Collection entries:
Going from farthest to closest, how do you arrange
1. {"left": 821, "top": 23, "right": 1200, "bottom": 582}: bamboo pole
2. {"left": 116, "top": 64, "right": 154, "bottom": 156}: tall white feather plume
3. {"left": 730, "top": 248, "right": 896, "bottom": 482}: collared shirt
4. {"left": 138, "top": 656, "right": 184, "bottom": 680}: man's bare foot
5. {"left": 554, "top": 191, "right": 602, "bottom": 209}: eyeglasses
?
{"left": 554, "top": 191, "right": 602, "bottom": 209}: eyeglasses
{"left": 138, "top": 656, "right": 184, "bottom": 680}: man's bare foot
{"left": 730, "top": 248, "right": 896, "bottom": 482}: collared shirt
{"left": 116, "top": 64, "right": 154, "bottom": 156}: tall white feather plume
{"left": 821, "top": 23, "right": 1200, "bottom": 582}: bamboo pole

WHAT YOU ARE ASKED TO DO: Can you edit the items above so that "arrange" becomes "order", leaving everything else untouched?

EXERCISE ANSWER:
Going from farthest to closest, how do you order
1. {"left": 821, "top": 23, "right": 1200, "bottom": 582}: bamboo pole
2. {"left": 116, "top": 64, "right": 154, "bottom": 156}: tall white feather plume
3. {"left": 730, "top": 248, "right": 896, "bottom": 482}: collared shirt
4. {"left": 138, "top": 656, "right": 184, "bottom": 680}: man's bare foot
5. {"left": 554, "top": 191, "right": 602, "bottom": 209}: eyeglasses
?
{"left": 554, "top": 191, "right": 602, "bottom": 209}: eyeglasses
{"left": 138, "top": 656, "right": 184, "bottom": 680}: man's bare foot
{"left": 730, "top": 248, "right": 896, "bottom": 482}: collared shirt
{"left": 116, "top": 64, "right": 154, "bottom": 156}: tall white feather plume
{"left": 821, "top": 23, "right": 1200, "bottom": 582}: bamboo pole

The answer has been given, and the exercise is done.